Con riferimento ai “familiari” di cittadini dell’Unione europea che possono richiedere l’assegno unico, sempre la citata circolare dell’INPS chiarisce che essi devono essere titolari del diritto di soggiorno o del diritto di soggiorno permanente ovvero titolari di carta di soggiorno o carta di soggiorno permanente. Sono, inoltre, inclusi anche i familiari extra UE di cittadini stranieri che siano titolari di un permesso di soggiorno per ricongiungimento al familiare.

La platea di potenziali richiedenti è quindi davvero molto ampia sebbene vi siano altri requisiti da soddisfare.

Il richiedente deve essere soggetto al pagamento dell’imposta sul reddito in Italia, requisito che, come chiarisce l’INPS nella circolare n. 23, va inteso “con riferimento a un’imposta dovuta al lordo degli oneri deducibili (ai sensi dell’art. 10 del TUIR) e delle detrazioni di cui agli articoli 11, 12 e 13 del medesimo TUIR e verificata anche nei casi di esclusione o esenzione dal pagamento dell’imposta previsti dall’ordinamento”. Questo significa che anche coloro che si collocano nella “no tax area” possono accedere alla prestazione, inclusione davvero molto importante visto che in passato proprio i più poveri, c.d. incapienti, non beneficiavano di quelle misure di contrasto contro la povertà veicolate tramite la leva fiscale, in quanto nei loro confronti non applicabile.

- **Materiale fornito**:

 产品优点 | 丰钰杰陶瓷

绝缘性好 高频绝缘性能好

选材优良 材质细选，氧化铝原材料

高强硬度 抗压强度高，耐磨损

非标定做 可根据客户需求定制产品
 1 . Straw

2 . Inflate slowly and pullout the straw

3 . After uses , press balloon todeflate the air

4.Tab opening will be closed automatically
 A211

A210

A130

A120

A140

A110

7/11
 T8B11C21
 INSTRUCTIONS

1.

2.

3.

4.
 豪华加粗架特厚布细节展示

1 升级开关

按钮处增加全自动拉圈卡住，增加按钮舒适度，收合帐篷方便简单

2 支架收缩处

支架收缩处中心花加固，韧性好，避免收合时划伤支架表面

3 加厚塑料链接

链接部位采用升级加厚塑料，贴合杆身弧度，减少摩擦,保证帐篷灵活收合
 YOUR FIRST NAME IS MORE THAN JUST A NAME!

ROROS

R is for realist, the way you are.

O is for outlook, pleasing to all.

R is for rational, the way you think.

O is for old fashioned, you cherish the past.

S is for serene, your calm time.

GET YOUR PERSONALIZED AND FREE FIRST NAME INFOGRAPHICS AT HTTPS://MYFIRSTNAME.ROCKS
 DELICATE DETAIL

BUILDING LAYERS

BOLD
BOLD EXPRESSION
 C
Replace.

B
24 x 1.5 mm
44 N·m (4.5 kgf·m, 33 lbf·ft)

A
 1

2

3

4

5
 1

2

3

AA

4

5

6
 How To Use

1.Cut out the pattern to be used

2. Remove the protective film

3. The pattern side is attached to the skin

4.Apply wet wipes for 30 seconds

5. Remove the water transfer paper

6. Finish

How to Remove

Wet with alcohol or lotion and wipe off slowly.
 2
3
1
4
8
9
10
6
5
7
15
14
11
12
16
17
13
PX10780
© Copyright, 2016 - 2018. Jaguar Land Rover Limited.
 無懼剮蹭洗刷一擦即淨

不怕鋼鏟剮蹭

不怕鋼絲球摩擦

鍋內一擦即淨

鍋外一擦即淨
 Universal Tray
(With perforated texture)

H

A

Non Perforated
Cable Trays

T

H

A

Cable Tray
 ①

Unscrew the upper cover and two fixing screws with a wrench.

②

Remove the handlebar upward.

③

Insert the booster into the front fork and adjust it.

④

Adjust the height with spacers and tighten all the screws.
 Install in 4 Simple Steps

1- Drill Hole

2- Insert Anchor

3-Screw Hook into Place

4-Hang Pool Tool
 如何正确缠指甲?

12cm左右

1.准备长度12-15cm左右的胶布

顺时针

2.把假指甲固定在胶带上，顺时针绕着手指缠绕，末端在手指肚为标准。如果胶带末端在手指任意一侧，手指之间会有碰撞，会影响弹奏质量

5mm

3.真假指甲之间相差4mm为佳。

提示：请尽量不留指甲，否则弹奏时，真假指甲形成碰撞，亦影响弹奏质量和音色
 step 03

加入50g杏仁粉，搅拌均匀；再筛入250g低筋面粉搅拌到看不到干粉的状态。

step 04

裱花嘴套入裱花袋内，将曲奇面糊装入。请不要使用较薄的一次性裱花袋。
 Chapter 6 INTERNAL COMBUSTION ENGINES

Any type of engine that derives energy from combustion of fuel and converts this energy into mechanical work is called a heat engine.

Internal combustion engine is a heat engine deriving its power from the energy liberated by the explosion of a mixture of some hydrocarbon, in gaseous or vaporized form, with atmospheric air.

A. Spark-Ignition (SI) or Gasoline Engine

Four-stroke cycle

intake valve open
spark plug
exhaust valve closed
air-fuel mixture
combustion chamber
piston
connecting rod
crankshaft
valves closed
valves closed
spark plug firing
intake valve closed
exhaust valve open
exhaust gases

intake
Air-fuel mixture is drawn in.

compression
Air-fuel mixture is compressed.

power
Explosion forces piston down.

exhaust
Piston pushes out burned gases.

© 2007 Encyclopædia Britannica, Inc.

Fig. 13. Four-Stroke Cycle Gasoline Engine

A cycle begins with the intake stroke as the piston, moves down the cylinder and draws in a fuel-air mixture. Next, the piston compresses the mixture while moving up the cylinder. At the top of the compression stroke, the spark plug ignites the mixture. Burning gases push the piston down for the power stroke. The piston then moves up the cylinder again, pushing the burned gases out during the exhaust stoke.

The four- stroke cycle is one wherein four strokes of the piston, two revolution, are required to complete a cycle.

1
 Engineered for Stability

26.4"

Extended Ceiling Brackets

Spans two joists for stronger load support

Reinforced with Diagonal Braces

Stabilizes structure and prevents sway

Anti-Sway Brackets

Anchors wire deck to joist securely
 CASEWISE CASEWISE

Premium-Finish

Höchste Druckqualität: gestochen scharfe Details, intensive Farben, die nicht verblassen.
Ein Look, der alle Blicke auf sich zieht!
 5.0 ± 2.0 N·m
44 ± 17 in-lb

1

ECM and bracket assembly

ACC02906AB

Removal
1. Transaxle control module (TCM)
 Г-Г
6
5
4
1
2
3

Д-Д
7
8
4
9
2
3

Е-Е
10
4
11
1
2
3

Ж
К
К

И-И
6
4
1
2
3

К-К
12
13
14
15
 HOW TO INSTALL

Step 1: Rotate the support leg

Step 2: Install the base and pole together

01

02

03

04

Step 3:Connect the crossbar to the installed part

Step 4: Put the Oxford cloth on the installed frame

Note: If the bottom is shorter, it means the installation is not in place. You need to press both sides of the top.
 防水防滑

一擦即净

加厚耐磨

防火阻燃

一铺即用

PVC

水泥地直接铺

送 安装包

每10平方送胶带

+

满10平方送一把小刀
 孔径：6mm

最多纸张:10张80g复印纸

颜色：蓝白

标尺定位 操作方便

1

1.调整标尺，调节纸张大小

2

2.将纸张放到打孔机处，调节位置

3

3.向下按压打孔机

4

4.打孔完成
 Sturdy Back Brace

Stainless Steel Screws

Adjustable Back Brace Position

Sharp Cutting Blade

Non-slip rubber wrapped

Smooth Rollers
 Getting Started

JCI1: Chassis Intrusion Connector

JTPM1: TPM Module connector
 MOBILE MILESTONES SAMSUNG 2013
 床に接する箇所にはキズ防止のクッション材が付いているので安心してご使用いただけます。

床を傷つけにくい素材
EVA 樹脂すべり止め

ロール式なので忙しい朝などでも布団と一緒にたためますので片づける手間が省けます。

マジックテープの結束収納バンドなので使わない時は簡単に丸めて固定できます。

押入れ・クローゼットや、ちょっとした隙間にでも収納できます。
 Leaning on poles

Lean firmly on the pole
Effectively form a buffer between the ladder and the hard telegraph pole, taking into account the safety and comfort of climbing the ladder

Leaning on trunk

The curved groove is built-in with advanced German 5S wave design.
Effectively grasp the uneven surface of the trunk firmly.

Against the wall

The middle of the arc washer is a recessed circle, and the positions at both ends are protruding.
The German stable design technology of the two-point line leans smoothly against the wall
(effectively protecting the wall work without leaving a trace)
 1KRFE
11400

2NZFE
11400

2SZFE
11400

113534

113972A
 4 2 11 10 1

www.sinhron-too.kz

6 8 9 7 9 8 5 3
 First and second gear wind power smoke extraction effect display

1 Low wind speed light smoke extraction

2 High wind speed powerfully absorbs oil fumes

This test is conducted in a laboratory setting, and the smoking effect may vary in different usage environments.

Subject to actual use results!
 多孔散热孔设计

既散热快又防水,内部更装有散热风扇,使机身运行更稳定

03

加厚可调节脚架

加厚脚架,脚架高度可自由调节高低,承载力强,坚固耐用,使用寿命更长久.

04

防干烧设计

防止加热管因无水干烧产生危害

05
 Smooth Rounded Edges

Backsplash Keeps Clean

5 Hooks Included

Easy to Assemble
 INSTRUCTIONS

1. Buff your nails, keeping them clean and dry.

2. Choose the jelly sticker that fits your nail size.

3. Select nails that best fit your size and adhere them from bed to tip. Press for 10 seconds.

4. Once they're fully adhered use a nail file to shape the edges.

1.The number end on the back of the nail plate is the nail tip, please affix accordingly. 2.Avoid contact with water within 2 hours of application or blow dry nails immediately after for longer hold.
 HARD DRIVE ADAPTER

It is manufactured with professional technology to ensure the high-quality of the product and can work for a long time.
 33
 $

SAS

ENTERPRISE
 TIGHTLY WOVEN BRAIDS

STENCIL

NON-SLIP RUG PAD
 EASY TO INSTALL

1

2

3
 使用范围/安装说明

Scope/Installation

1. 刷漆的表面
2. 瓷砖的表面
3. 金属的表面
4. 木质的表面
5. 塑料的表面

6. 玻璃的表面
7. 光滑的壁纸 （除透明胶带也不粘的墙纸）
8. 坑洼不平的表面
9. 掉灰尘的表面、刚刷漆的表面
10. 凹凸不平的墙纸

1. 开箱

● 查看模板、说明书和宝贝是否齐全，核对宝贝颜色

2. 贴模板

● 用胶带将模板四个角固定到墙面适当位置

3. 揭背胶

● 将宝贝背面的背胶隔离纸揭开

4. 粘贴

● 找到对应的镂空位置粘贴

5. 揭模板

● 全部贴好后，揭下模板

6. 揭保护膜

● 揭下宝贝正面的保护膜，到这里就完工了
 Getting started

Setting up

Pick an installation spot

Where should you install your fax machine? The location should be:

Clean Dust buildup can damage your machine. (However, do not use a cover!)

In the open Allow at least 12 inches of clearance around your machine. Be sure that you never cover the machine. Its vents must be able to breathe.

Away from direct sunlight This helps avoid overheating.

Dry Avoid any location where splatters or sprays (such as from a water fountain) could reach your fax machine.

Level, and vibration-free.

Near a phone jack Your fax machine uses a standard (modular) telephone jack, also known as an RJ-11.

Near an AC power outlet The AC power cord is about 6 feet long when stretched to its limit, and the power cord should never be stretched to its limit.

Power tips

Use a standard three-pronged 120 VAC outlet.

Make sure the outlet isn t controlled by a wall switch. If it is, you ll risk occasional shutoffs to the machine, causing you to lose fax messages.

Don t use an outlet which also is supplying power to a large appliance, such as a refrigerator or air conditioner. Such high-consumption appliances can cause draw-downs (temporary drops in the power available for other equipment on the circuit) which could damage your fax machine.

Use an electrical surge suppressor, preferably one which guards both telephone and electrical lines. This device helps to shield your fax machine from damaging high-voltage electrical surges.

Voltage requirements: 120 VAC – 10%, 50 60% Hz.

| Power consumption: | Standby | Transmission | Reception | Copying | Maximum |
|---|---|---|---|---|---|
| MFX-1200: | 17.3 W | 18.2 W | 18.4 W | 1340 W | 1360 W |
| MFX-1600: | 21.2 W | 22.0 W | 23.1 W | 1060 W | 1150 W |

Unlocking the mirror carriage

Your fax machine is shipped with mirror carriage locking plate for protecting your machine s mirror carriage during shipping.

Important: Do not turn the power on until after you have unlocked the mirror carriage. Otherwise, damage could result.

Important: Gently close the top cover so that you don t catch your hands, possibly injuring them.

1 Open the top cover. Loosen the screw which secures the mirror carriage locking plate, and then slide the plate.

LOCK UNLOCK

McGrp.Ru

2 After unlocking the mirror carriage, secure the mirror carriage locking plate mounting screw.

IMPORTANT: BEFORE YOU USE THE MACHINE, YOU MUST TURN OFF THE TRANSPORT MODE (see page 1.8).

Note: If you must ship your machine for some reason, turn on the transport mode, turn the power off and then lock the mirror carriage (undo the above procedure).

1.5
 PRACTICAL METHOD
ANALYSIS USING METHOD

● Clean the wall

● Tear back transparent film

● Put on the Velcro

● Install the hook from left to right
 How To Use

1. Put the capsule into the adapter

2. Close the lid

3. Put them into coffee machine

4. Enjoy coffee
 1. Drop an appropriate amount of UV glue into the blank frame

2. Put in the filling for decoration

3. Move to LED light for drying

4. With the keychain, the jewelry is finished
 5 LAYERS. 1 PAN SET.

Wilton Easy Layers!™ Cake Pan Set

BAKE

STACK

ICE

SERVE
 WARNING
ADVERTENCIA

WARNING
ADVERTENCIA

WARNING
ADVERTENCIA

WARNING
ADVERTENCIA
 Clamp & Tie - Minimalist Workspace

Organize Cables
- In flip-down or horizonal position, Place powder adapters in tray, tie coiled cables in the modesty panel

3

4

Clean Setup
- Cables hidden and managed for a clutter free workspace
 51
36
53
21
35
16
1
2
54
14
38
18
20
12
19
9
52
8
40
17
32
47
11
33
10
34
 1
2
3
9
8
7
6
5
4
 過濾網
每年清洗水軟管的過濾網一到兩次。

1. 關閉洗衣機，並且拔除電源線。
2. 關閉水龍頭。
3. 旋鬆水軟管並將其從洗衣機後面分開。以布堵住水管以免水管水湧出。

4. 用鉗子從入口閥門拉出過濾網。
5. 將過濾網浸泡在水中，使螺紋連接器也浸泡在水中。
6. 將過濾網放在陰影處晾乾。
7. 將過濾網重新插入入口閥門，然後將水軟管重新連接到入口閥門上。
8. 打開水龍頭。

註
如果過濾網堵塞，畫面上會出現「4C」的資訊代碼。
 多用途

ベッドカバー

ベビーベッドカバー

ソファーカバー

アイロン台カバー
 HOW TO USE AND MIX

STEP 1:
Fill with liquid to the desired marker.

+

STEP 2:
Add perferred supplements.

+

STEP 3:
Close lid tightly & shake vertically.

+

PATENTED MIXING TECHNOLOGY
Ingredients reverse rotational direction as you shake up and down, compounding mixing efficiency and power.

- **Compito**:
Ricopia dal testo sull'assegno unico tutto ciò che va da "Con riferimento ai" fino a "requisiti da soddisfare.", senza cambiare nulla.

- **La tua risposta**:
Con riferimento ai “familiari” di cittadini dell’Unione europea che possono richiedere l’assegno unico, sempre la citata circolare dell’INPS chiarisce che essi devono essere titolari del diritto di soggiorno o del diritto di soggiorno permanente ovvero titolari di carta di soggiorno o carta di soggiorno permanente. Sono, inoltre, inclusi anche i familiari extra UE di cittadini stranieri che siano titolari di un permesso di soggiorno per ricongiungimento al familiare.

La platea di potenziali richiedenti è quindi davvero molto ampia sebbene vi siano altri requisiti da soddisfare.